Absolutely Free (not yet reissued) followed Freak Out!, but it was the third album which helped cement Zappas reputation. We're Only In It For The Money (combined with Lumpy Gravy on one CD, Ryko RCD 40024,70:54), with its killer Sgt. Pepper parody cover, took Zappas satire into the realm of sarcasm, as the lyrics registered disgust at cops, politicians, hippies, parents – virtually every layer of late-'60s society. Was it crude? Certainly. Vicious? Maybe. Effective? Well, in retrospect, it varies. But there's no doubt that We're Only In It For The Money is a period piece today, suffocating under the weight of '60s cultural references and icons. Musically it's much less interesting than Freak Out!, though here are the seeds (via song segues, interludes, interjected dialog, and the use of the studio as instrument) of many later, more successful sonic pieces.

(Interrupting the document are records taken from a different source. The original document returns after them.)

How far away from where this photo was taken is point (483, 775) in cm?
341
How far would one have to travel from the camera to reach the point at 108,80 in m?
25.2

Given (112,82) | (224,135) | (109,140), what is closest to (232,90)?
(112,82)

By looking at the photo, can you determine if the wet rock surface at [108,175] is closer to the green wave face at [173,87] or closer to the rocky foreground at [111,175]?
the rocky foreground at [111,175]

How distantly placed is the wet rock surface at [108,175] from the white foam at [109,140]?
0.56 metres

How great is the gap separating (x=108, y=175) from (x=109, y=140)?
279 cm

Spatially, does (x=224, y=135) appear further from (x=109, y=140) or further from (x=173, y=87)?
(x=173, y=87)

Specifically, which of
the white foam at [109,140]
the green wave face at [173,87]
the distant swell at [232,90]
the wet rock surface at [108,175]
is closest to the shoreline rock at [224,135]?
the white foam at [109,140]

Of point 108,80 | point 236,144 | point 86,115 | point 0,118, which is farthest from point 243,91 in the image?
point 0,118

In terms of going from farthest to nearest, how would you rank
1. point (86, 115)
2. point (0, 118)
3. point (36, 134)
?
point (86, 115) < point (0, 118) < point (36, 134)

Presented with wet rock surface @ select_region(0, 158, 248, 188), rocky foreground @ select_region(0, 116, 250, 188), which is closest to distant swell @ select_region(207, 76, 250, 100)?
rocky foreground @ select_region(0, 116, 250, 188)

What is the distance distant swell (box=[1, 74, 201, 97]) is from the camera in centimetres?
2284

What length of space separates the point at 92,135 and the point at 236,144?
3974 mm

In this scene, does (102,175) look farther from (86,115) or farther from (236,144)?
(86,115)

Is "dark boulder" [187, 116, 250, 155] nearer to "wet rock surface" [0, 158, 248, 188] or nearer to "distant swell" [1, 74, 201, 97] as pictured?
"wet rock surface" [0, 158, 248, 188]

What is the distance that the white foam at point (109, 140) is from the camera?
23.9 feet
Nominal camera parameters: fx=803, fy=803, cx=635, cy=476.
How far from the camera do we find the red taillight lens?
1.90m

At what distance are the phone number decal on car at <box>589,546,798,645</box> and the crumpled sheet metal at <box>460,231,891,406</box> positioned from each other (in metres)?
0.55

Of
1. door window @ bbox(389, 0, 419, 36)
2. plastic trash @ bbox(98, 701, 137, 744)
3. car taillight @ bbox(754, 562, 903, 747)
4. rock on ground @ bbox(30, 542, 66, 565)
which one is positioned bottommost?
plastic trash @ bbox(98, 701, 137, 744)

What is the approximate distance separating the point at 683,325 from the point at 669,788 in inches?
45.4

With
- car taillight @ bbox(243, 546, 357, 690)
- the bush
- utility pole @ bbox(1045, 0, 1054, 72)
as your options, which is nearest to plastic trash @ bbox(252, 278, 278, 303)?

Rykodisc has generously paired We're Only In It For The Money with Lumpy Gravy, probably Zappa's most ambitious and least commercial LP – a 32-minute montage (in Zappa's words, "a curiously inconsistent piece which started out to be a Ballet but probably didn't make it.") recorded by a small orchestra of L.A.'s finest. The quick cutting layered snippets of Zappa's musical world (echoes of Varèse, Stravinsky, r&b, surf music, muzak, and jazz), with more (parody?) dialogs of drug-induced paranoia, and plenty of pig noises. Actually, there's more than curiosity value here – if you're looking for the structural model for John Zorn's collage pieces like Spillane and The Big Gundown, this is it.

Ruben And The Jets (Ryko RCD 10063, 41:28) is another conceptual album, but completely without pretension (save perhaps the almost unnoticeable reworking of the opening bassoon phrase from Stravinsky's The Rite Of Spring into a doo-wop chorus) – a slice of Zappa's high school nostalgia, a paean to East L.A. '50s r&b-flavored rock. Zappa obviously loves this music, while he so deftly parodies it, though in 1988 it's a one-trick pony.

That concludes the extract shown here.